§ **DIRECTIONS FOR THIS TASK**:
Copy all lines below exactly as written. Leave pictures out.

§ **MATERIAL TO PROCESS**:
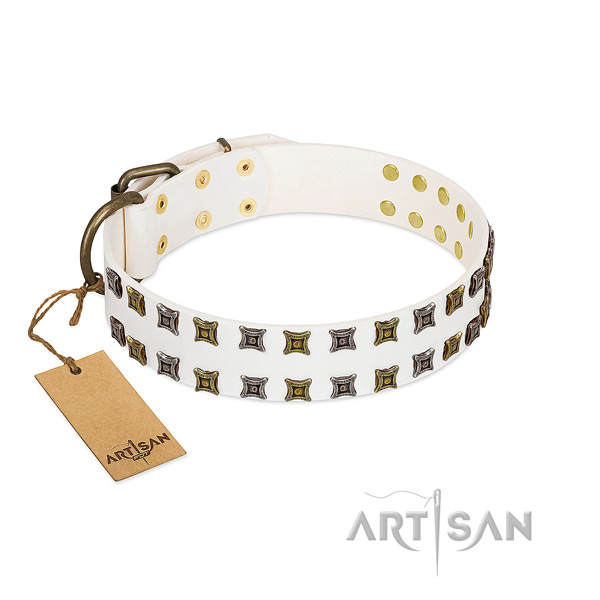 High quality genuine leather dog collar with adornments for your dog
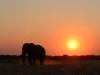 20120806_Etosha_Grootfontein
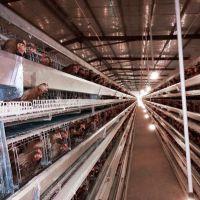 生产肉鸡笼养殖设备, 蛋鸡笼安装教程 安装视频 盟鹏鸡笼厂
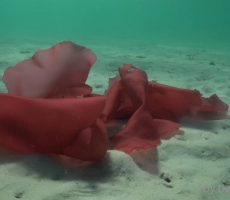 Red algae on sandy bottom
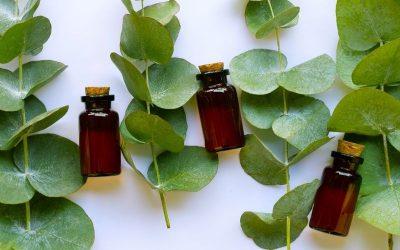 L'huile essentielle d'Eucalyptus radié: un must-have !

§ **SOLUTION**:
 High quality genuine leather dog collar with adornments for your dog
 20120806_Etosha_Grootfontein
 生产肉鸡笼养殖设备, 蛋鸡笼安装教程 安装视频 盟鹏鸡笼厂
 Red algae on sandy bottom
 L'huile essentielle d'Eucalyptus radié: un must-have !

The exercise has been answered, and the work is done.